Foto Lola Morales
La Selección Española U19 de fútbol americano firmó un partido de enorme mérito pese a la derrota por 7-17 frente a Austria en la jornada inaugural del Grupo A del Campeonato de Europa organizado por la IFAF. El combinado nacional, liderado por una defensa sobresaliente, puso contra las cuerdas al vigente campeón continental y llegó a los minutos finales con ventaja en el marcador, dejando muy buenas sensaciones en su estreno.
El encuentro, disputado en el Campo Municipal San Íñigo de Calatayud, contó con un gran ambiente en las gradas y el respaldo institucional, en una cita que supuso además el debut de Óscar Calatayud como seleccionador nacional júnior. España no solo compitió, sino que durante buena parte del partido fue superior en intensidad y orden, especialmente en el apartado defensivo.
Desde el inicio, la defensa española marcó el tono del partido, frenando con autoridad los ataques austriacos. Una intercepción de Guillermo López fue el primer aviso serio en un primer cuarto que finalizó sin puntos, reflejo del equilibrio y la dureza del choque.
Austria logró adelantarse en el segundo cuarto con un “field goal” de 34 yardas, pero España reaccionó con personalidad. Rodrigo Loscertales lideró el ataque con un preciso pase profundo que encontró a Adrián Bermúdez, quien culminó una espectacular jugada de 64 yardas en “touchdown”. Con el punto extra de Héctor Gómez, los españoles se marcharon al descanso con ventaja (7-3) y la sensación de poder dar la sorpresa.

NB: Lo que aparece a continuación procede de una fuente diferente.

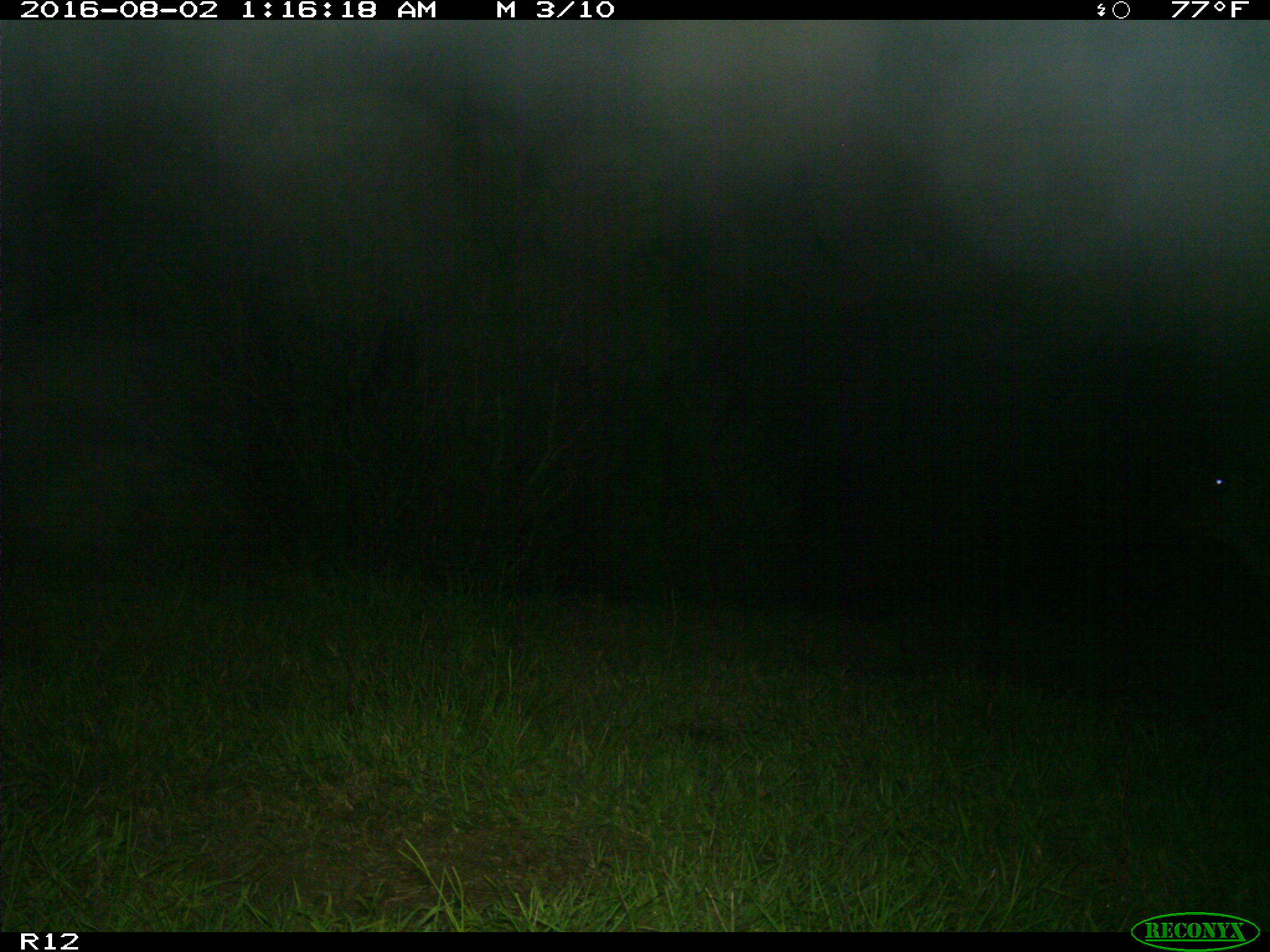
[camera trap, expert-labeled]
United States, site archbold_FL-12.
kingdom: Animalia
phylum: Chordata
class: Mammalia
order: Artiodactyla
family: Bovidae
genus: Bos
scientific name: Bos taurus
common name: domestic cow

Tras la reanudación, España supo sobreponerse a momentos complicados. Un “fumble” en el retorno de “kickoff” puso en aprietos al equipo, pero la defensa volvió a responder con una intercepción de Santiago Núñez. Poco después, cuando Austria amenazaba de nuevo la “end zone”, la zaga nacional forzó otro balón suelto que recuperó Gorka López, manteniendo la ventaja en el marcador.
En el último cuarto, el esfuerzo físico comenzó a pasar factura. Aunque Austria falló un intento lejano de “field goal”, su insistencia terminó dando frutos. A poco más de tres minutos del final, lograron ponerse por delante tras un pase de touchdown de su quarterback. El golpe definitivo llegó tras otro “fumble” en el “kickoff”, que permitió a los austriacos sentenciar con una carrera a la “end zone” y dejar el definitivo 7-17.
El resultado final no hace justicia al gran partido de España, que estuvo muy cerca de sorprender a una de las potencias europeas. La actuación defensiva y el carácter competitivo del equipo invitan al optimismo de cara a los próximos compromisos.
Como nota negativa, la lesión de Rodrigo Loscertales en los minutos finales empañó ligeramente una actuación individual brillante. España volverá a competir el fin de semana del 9 y 10 de mayo en su visita a la República Checa, en un duelo clave para sus aspiraciones en el torneo.